Рядом с собой Эл увидел Марго. Она обеими руками держалась за голову.

– Что с тобой? – прикоснулся он осторожно к её плечу. – Всё в порядке?

– Нет. Не в порядке! – со злостью, хоть и чуть слышно, ответила Рита. Она медленно отняла руки от лица, и Леонид увидел, какие у неё стали красные, мелко дрожащие глаза. – Совсем не в порядке...

– Ты что–то плохое увидела?

– Ничего я не увидела... Только пропасть и ад...

– Я тоже...

– Я была уверена, что не выживу... И я умерла уже... Прогони его. Я больше не хочу его видеть. – Марго с ненавистью поглядела в упор на криво усмехающегося Курмана. – Или уходи с ним.

– Макс, уходи, – сказал Эл. – Я остаюсь.

– Дело хозяйское, – равнодушно пожал плечами Максим и пошёл в прихожую. – Вам порошочку не оставить? – с ноткой издёвки бросил через плечо.
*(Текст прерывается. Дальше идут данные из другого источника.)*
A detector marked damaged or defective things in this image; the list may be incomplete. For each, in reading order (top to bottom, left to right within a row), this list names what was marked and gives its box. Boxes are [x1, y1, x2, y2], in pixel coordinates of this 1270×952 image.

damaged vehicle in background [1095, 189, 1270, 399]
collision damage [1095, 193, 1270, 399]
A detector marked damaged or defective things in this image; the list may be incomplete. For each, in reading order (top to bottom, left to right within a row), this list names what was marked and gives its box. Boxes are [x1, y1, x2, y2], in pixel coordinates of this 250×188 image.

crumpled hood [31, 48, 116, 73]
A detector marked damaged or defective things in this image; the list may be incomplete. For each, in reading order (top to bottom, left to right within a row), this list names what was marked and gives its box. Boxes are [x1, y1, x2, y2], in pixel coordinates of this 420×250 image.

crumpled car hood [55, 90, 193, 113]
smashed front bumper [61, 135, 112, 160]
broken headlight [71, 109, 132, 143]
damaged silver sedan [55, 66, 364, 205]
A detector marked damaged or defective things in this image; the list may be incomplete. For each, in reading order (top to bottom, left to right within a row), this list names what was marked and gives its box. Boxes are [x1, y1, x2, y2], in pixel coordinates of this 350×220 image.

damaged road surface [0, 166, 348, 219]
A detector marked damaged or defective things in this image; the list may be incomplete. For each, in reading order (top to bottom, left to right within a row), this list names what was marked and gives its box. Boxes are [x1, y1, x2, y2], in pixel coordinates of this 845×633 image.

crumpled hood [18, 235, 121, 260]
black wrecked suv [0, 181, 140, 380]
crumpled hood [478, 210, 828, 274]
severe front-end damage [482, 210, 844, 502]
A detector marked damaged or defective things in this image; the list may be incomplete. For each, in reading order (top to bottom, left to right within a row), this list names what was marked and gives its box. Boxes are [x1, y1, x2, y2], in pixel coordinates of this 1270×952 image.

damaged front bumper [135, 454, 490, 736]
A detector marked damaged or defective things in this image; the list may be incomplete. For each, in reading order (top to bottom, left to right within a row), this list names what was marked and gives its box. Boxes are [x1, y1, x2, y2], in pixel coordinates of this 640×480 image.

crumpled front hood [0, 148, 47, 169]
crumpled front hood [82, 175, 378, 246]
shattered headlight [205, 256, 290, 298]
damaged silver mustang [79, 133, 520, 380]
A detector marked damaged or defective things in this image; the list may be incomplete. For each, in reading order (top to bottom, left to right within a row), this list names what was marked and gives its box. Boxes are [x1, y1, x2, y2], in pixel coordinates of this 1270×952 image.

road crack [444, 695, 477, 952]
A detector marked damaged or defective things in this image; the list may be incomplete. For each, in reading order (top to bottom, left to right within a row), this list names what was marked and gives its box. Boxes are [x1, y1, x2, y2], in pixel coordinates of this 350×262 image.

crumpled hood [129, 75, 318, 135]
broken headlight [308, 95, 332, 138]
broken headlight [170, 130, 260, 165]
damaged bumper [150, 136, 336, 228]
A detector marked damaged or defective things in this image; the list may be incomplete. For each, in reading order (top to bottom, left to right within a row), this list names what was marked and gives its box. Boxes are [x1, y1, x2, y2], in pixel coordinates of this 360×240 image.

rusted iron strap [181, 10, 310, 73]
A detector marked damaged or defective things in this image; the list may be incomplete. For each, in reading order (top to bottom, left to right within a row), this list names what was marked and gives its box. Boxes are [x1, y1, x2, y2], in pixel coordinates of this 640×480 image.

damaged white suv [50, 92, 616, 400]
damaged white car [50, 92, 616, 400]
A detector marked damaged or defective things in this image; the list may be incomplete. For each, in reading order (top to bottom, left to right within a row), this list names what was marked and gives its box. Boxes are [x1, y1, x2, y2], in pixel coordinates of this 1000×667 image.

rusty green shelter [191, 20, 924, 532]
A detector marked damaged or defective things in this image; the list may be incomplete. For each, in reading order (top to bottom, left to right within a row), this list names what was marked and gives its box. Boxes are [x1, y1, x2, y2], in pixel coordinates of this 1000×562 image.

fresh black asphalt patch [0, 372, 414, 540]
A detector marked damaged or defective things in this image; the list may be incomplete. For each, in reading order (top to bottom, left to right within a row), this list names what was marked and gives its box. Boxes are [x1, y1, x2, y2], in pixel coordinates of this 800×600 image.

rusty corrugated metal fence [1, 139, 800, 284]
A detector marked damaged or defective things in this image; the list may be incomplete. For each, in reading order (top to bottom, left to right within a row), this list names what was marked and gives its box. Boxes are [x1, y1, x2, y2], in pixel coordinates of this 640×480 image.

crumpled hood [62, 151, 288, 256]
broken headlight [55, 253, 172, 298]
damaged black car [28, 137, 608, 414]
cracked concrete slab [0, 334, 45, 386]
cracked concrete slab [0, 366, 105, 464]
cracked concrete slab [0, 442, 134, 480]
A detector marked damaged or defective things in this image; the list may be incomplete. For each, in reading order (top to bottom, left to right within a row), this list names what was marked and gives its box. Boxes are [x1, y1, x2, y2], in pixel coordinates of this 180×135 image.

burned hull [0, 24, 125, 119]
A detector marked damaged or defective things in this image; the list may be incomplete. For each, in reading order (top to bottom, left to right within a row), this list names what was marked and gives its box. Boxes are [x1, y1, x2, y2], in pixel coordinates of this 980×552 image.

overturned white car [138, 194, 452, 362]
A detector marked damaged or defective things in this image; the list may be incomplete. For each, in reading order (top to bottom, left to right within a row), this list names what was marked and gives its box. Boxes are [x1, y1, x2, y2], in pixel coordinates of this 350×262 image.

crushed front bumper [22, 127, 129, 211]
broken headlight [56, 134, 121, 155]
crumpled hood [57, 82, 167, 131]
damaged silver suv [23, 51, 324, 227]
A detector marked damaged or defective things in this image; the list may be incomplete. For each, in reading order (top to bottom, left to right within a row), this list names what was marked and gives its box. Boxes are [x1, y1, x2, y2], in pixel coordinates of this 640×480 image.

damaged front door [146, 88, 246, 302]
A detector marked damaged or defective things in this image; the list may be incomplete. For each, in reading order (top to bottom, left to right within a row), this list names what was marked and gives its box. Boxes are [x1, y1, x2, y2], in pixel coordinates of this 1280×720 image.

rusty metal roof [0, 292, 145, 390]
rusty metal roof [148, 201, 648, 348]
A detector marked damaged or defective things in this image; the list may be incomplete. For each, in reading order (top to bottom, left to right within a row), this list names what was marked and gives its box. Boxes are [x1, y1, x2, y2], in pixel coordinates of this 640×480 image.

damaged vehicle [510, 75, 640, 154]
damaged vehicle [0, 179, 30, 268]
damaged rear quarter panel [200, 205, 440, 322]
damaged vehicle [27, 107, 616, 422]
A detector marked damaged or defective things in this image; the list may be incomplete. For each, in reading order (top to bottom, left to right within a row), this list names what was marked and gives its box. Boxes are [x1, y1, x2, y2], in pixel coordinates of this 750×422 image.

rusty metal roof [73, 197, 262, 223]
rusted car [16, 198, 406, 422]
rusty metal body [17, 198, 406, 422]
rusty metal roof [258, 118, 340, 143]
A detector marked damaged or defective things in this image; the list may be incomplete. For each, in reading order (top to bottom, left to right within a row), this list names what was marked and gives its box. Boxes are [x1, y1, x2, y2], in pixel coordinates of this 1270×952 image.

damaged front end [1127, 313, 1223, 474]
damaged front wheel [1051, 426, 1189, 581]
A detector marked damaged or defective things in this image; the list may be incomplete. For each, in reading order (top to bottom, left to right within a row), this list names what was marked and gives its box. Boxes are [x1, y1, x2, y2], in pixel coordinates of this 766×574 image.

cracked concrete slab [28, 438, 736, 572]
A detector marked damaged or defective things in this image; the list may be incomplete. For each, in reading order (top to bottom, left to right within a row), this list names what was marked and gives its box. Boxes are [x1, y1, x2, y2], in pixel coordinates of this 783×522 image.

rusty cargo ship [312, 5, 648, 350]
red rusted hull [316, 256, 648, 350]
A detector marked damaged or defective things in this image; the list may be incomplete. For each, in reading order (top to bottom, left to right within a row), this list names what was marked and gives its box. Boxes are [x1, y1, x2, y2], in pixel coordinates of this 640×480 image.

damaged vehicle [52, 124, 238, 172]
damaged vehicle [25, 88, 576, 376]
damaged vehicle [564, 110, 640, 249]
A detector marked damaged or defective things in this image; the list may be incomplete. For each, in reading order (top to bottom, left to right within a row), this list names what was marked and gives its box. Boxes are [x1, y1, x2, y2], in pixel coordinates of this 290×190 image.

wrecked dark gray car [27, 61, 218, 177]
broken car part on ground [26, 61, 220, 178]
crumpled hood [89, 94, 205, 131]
– Убирайся! – почти в истерике крикнула Рита.

На пороге, когда Леонид двинулся запирать за ним дверь, Макс задержался и, пророчески подняв указательный палец в потолок, произнёс:

– А Мэйн–Дринк тебя ждёт. Маме-Бренди за месяц вперёд уплачено... Не сможешь ты эксперимент на середине бросить.




Курман оказался прав: через три дня Эл понял, что должен идти до конца. Пятое было где–то рядом.